The idea of holding your mortgage as an investment in your RRSP sounds inviting at first .  The thought of paying interest to your RRSP account instead of to the bank is attractive.  However, if you or someone you are related to, own the property that is being mortgaged (ie your house), the mortgage is a “non-arm’s length” mortgage.  As a result, it must be administered by an approved lender and the interest rate and other terms must be similar to a regular mortgage.  In other words, you cannot choose an unusually low rate of interest on the mortgage to save yourself some money.  Nor can you set the interest rate unusually high in order to transfer more money into your RRSP.

In addition, the mortgage must be insured by CMHC or by a private insurer of mortgages.  This requirement ensures that if you default on your mortgage, your RRSP savings are protected.  This insurance typically is between 0.5% and 3.25% of the amount of the mortgage.
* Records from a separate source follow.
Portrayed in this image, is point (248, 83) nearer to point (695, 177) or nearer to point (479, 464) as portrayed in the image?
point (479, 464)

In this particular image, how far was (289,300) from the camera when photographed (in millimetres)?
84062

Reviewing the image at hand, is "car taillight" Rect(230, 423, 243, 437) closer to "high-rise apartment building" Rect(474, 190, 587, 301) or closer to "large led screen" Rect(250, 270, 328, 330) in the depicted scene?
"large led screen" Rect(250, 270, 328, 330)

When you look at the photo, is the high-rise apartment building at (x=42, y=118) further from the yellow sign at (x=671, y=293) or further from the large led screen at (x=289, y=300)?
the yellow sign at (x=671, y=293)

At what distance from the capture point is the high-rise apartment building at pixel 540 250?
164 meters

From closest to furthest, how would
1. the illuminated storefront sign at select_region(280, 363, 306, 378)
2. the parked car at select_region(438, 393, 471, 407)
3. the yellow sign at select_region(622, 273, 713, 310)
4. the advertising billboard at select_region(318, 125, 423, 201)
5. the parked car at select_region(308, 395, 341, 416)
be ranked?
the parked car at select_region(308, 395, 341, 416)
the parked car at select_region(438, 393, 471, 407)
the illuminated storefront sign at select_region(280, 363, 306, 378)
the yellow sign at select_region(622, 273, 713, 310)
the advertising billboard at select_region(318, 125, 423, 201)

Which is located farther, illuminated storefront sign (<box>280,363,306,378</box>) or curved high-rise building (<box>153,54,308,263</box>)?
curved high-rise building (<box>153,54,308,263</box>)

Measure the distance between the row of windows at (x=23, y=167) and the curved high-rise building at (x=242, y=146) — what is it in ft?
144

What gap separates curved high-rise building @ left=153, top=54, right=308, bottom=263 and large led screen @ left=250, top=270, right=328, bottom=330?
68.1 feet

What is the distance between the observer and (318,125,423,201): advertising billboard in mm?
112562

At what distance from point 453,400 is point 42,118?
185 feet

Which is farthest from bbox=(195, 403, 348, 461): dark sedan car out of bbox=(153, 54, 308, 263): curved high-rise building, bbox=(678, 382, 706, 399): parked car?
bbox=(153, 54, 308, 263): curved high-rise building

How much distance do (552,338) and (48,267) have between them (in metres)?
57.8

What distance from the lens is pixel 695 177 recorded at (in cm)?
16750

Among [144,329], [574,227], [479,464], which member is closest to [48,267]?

Besides the insurance premiums, certain fees will apply: annual administration fees charged by the financial institution that will monitor the mortgage; annual self-directed RRSP fees; one time appraisal and legal fees to setup the mortgage; and one time mortgage setup fees.

Similar to other mortgages, the financial institution will act in the best interest of the lender (your RRSP).  In doing so, they will monitor the mortgage payments and if you miss them or default, they have the option of forcing a power of sale of your own house in order to protect your RRSP.  In short, holding your own mortgage in your RRSP is not an excuse to skip payments.

So when does this strategy make sense?

For those individuals that have large RRSP investments that are considerably higher than the amount of their mortgage, this may make sense.  Let’s look at an example:

John Smith has RRSP investments valued at $100,000 and a mortgage of $75,000.  In order to hold his mortgage inside his RRSP, he would have to sell $75,000 of investments in his RRSP and use the proceeds to purchase or invest in his mortgage.  In effect, he is converting 75% of his RRSP to fixed income.

In your RRSP, where diversity is key, this is not a smart move.  However, if the mortgage only represented a smaller percentage of his RRSP investments (say 15-20%), the case may be different since a well diversified portfolio may include 15-20% fixed income anyway.